QUOTED PASSAGE
■ ■ ■ ■
Carmelites by the Sea
- Interactive map of Carmelites by the Sea

Monastery information
- Denomination: Catholic
- Consecrated: October 24, 1925; November 1, 1931;
- Diocese: Diocese of Monterey in California

People
- Founders: Mother Augustine; Pope Pius XI; Bishop John Bernard MacGinley;

Architecture
- Architect: Maginnis & Walsh (Current location)

Site
- Location: Carmel-by-the-Sea, California, U.S.
■ ■ ■ ■
REQUIRED TASK 1
From the monastery listing, copy the part that opens with the words containing "Monastery information" and closes with "Walsh (Current location)".
REQUIRED TASK 2
According to the monastery listing, which diocese is Carmelites by the Sea in?
■ ■ ■ ■
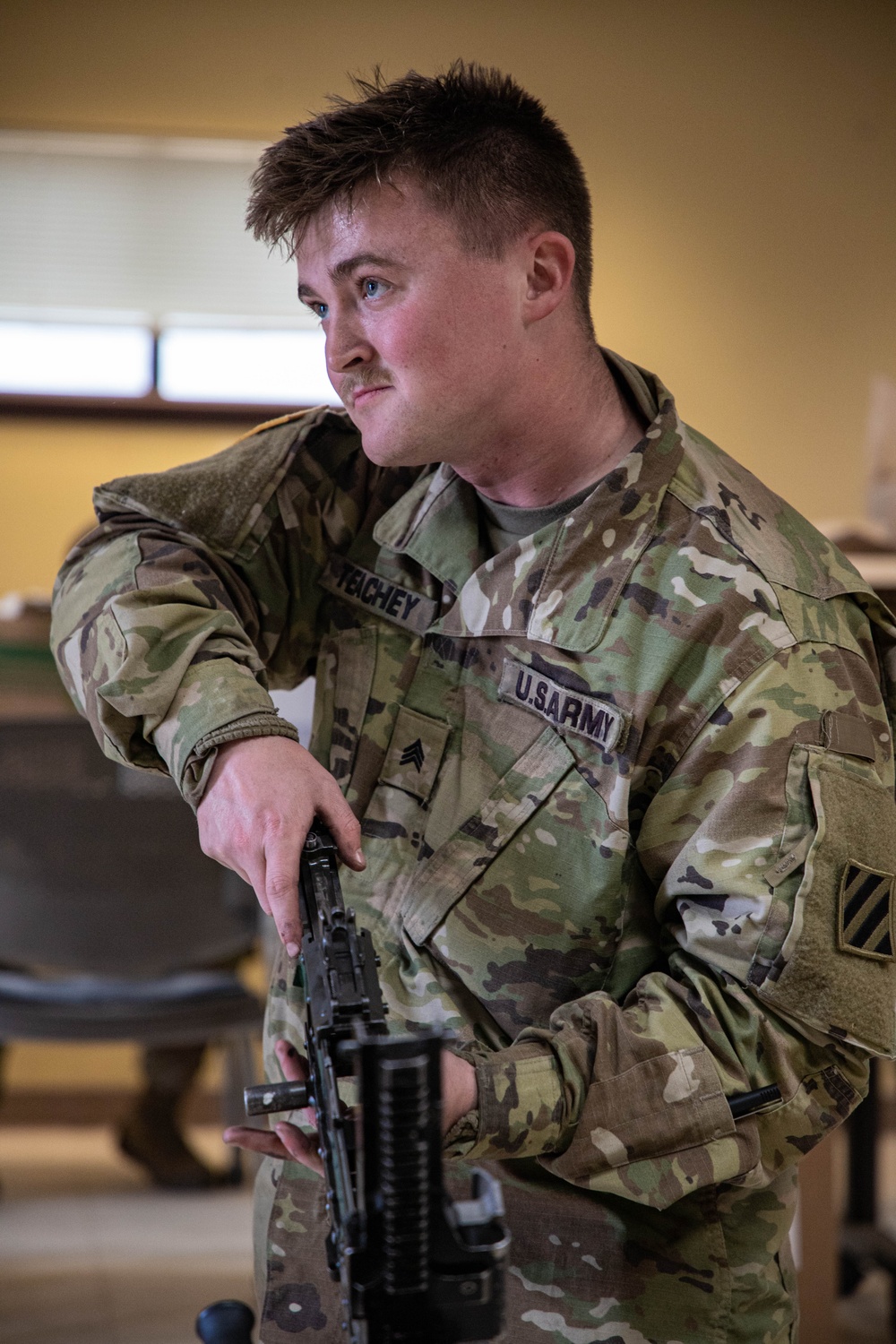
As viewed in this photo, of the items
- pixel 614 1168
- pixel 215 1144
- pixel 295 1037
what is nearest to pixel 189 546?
pixel 295 1037

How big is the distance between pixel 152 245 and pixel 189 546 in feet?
9.03

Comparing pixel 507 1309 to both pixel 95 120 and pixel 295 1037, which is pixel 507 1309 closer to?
pixel 295 1037

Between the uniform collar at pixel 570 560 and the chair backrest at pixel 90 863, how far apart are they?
108cm

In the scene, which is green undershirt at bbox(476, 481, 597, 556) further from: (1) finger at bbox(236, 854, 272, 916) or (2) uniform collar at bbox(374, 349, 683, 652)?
(1) finger at bbox(236, 854, 272, 916)

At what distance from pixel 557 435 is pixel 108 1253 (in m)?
1.84

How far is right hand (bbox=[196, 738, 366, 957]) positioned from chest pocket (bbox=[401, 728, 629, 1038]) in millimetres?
164

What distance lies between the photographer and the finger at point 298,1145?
77 centimetres

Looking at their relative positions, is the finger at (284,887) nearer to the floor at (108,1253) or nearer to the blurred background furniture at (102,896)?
the blurred background furniture at (102,896)

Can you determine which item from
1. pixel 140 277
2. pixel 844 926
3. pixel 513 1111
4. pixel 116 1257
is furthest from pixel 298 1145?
pixel 140 277

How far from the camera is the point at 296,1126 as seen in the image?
80 centimetres

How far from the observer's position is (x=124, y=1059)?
3307 mm

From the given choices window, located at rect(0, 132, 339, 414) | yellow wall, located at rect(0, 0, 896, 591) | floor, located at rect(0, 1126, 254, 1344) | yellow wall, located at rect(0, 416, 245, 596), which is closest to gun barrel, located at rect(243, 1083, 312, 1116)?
floor, located at rect(0, 1126, 254, 1344)

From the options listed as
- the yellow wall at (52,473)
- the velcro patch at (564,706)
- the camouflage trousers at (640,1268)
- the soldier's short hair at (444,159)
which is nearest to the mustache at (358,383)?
■ ■ ■ ■
FINISHED ANSWER 1
Monastery information
- Denomination: Catholic
- Consecrated: October 24, 1925; November 1, 1931;
- Diocese: Diocese of Monterey in California

People
- Founders: Mother Augustine; Pope Pius XI; Bishop John Bernard MacGinley;

Architecture
- Architect: Maginnis & Walsh (Current location)

FINISHED ANSWER 2
The Diocese of Monterey in California.